The moral of this story -- active people can't eat an unlimited amount of carbohydrate by cutting down on their fat intake. Cutting back on dietary fat does reduce total calories more than cutting back on dietary carbohydrate, because fat supplies more than twice the calories by weight. Fat is also more likely to be stored as body fat than is carbohydrate. However, if you cut back on fat calories but add them back in the form of carbohydrate calories, you're not going to lose weight. It's a simple matter of energy balance whether you're an athlete or a couch potato.

Even though carbohydrate and insulin are not villains, Enter the Zone recommends a complicated, carbohydrate-restricted diet. The book tells you to treat food as a drug, to "eat food in a controlled fashion and in the proper proportions, as if it were an intravenous drip." Specifically, that means eating exactly 40% of calories as carbohydrate, 30% as protein, and 30% as fat at each meal and snack. Supposedly, this revolutionary diet will make you thinner, healthier, and a better athlete. What it really does it take the fun out of eating. Almost all professional health groups in the country recommend 55 to 60% calories as carbohydrate, 10-15% as protein, and the remainder as fat. And not every time you sit down to eat.

Reality check number three -- there's nothing magical about why the Zone diet promotes weight loss -- it's simply an extremely low calorie diet.

Enter the Zone attempts to disguise this fact by having you count fancy protein and carbohydrate blocks instead of calories.
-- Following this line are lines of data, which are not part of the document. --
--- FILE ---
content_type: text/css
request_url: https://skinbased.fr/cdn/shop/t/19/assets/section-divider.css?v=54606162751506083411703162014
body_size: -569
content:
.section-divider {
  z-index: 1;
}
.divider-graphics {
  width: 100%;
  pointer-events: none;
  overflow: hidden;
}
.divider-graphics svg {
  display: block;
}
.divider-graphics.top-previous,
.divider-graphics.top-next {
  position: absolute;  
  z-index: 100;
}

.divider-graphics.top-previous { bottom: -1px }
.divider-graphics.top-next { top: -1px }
Although the book says "don't focus on calories," the Zone diet provides only 800-1,200 calories a day for the average person.
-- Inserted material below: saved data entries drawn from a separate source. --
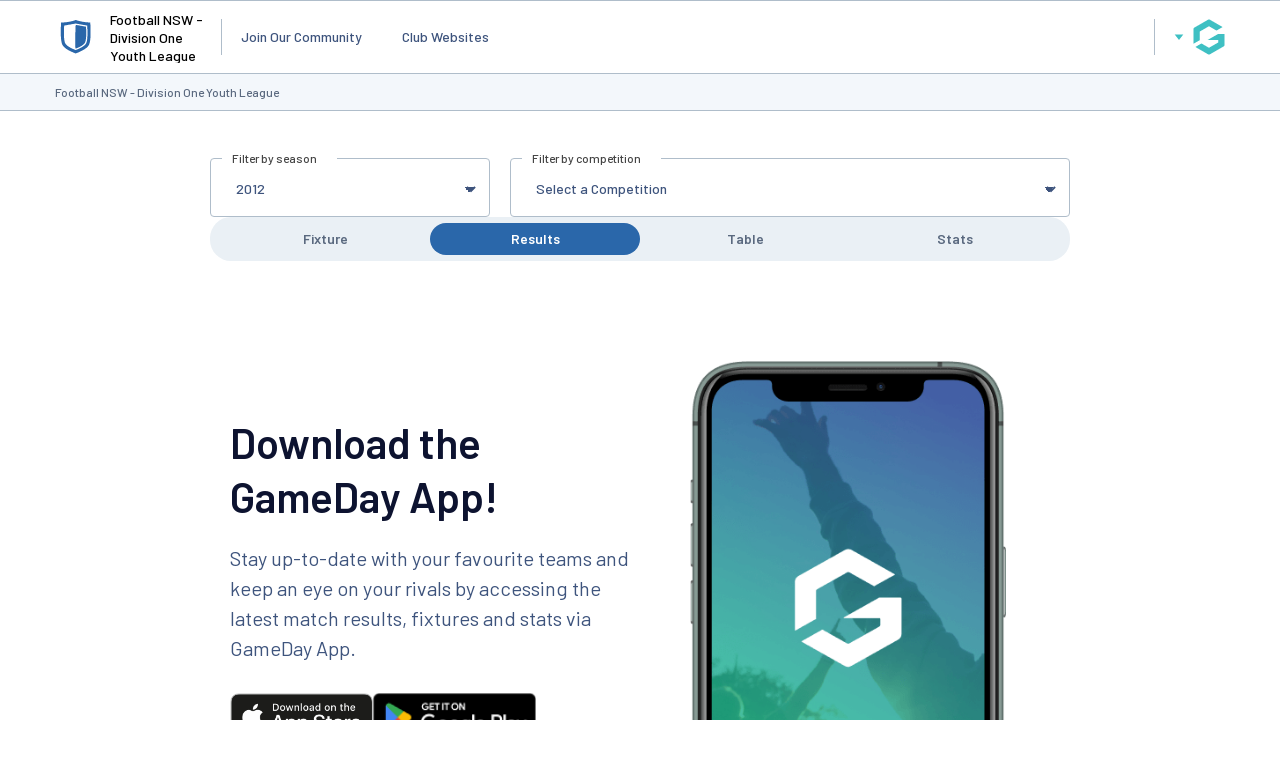

--- FILE ---
content_type: text/html; charset=utf-8
request_url: https://www.google.com/recaptcha/api2/aframe
body_size: 265
content:
<!DOCTYPE HTML><html><head><meta http-equiv="content-type" content="text/html; charset=UTF-8"></head><body><script nonce="nIK-ETdlbn1zKnoenhvOxg">/** Anti-fraud and anti-abuse applications only. See google.com/recaptcha */ try{var clients={'sodar':'https://pagead2.googlesyndication.com/pagead/sodar?'};window.addEventListener("message",function(a){try{if(a.source===window.parent){var b=JSON.parse(a.data);var c=clients[b['id']];if(c){var d=document.createElement('img');d.src=c+b['params']+'&rc='+(localStorage.getItem("rc::a")?sessionStorage.getItem("rc::b"):"");window.document.body.appendChild(d);sessionStorage.setItem("rc::e",parseInt(sessionStorage.getItem("rc::e")||0)+1);localStorage.setItem("rc::h",'1768551045733');}}}catch(b){}});window.parent.postMessage("_grecaptcha_ready", "*");}catch(b){}</script></body></html>

--- FILE ---
content_type: application/javascript; charset=utf-8
request_url: https://fundingchoicesmessages.google.com/f/AGSKWxVwGljG9TOMymHrKGUDYS9Jlhx5MSubeuPZ29PEm_10Z-_QaodkZEHHOPZWSR45TFSFksNzkQuCWutrpHnWq1ja-ryjJYnO6rkIBgJb4yycbvFqyZYiUZlsEna5dv06wO5IdY6CpiK8RMo6dSyHxxjZ6RcPpTfbE4KIpBBniaft57asushSpJz2RSzu/_/quadadvert./ads/checkViewport./simad.min.js/300-250./adframewrapper.
body_size: -1289
content:
window['bfd52023-9785-4ef9-aab6-39a97114669c'] = true;

--- FILE ---
content_type: application/x-javascript
request_url: https://passport.mygameday.app//PassportSession/?callback=jQuery22402654876895966263_1768551032408&_=1768551032409
body_size: 158
content:
jQuery22402654876895966263_1768551032408({"name":"","fullname":"","initials":""});


--- FILE ---
content_type: text/plain
request_url: https://www.google-analytics.com/j/collect?v=1&_v=j102&a=1372386083&t=pageview&_s=1&dl=https%3A%2F%2Fwebsites.mygameday.app%2Fcomp_info.cgi%3Fc%3D0-4724-0-114795-0%26pool%3D0%26round%3D0%26a%3DFIXTURE&ul=en-us%40posix&dt=Fixture%20for%20-%20GameDay&sr=1280x720&vp=1280x720&_u=IEBAAEABAAAAACAAI~&jid=1841259904&gjid=2004871317&cid=952380948.1768551034&tid=UA-47605940-8&_gid=2028118210.1768551034&_r=1&_slc=1&cd1=New%20South%20Wales&cd2=&cd3=Football%20NSW%20-%20Division%20One%20Youth%20League&z=117449978
body_size: -452
content:
2,cG-2QR95WM0Q5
You'll lose weight on the Zone diet because of the severe caloric restriction -- not because of what is supposedly happening to your insulin levels or eicosanoids. You'll lose something else, too, eventually. Your performance. You can't train or compete well for very long on such a low calorie, low-carbohydrate diet. You need to eat enough calories and carbohydrate to maintain your muscle glycogen levels -- the favored fuel for exercise. The Zone diet supplies about half the number of calories I recommend for an active person trying to lose weight. Follow this diet and the only zone you'll enter is the twilight zone of near starvation and impaired performance.
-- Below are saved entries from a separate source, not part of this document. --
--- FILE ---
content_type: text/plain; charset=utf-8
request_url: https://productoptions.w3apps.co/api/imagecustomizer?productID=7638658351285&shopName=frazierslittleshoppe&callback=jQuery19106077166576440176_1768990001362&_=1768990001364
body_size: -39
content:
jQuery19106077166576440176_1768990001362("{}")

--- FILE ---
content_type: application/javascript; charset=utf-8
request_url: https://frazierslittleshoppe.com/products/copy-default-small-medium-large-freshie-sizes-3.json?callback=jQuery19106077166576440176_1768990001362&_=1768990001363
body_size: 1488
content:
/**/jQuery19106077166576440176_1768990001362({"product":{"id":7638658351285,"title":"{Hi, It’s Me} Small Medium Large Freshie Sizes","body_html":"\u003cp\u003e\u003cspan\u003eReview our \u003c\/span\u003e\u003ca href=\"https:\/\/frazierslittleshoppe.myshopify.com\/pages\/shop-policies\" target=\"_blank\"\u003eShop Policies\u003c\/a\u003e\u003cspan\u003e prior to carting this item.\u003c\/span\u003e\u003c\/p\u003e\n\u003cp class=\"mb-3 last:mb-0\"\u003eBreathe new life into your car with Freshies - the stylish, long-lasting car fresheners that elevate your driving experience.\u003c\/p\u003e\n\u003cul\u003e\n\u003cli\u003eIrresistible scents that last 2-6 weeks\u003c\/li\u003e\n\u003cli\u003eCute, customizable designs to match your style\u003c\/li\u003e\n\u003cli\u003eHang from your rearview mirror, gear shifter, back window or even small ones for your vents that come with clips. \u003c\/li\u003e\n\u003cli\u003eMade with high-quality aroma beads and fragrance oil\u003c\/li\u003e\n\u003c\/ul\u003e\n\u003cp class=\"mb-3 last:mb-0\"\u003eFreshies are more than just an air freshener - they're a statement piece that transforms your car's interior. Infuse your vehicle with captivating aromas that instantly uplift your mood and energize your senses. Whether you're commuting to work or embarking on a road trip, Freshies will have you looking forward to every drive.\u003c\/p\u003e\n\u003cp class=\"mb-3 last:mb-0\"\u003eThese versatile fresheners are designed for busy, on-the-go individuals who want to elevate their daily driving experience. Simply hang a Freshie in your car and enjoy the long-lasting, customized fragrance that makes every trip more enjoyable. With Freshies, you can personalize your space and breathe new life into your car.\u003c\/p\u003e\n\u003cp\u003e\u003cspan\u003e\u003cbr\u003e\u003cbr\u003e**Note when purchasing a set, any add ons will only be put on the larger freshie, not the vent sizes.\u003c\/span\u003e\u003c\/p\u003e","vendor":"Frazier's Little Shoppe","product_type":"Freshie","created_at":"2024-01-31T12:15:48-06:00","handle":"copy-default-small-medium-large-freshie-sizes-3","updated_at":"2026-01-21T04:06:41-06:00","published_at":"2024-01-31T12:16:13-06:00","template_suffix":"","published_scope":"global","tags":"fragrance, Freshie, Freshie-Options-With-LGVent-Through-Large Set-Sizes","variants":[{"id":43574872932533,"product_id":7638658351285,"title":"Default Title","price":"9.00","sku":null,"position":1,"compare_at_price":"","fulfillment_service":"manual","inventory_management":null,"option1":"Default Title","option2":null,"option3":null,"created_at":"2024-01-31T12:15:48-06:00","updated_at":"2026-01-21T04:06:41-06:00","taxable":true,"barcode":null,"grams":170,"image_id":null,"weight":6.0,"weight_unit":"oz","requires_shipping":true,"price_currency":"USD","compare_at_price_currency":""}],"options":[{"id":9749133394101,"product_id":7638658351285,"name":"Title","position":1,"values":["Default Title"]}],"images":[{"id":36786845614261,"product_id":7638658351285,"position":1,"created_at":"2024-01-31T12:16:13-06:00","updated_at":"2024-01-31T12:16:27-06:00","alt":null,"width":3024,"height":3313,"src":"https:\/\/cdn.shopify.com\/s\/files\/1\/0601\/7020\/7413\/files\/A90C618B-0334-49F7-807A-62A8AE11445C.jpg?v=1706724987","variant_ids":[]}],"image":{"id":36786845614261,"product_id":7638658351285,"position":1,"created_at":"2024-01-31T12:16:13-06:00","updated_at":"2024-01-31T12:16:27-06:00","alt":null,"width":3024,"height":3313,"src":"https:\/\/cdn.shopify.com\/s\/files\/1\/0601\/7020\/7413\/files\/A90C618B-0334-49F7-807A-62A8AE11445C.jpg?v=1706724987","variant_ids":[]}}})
Contrary to what Enter the Zone claims, eating a high carbohydrate meal one to four hours before exercise improves performance by "topping off" your glycogen stores. Consuming carbohydrate during workouts lasting longer than an hour aids endurance by providing glucose for your muscles to use when they're running out of glycogen. And, taking in carbohydrate right after hard training increases muscle glycogen storage and helps improve your recovery time.

No dietary regimen can change your body's preference for carbohydrates over fats as fuel or help you burn more fat. Carbohydrate, not fat, is the preferred fuel for exercise at or above 70% of aerobic capacity -- the intensity at which most people train and compete. And, as far gradual loss of body fat, that comes from burning more calories during exercise than you take in, not from some special dietary ratio.

The bottom line -- you don't need to follow this rigid diet for weight loss, optimum performance, or health.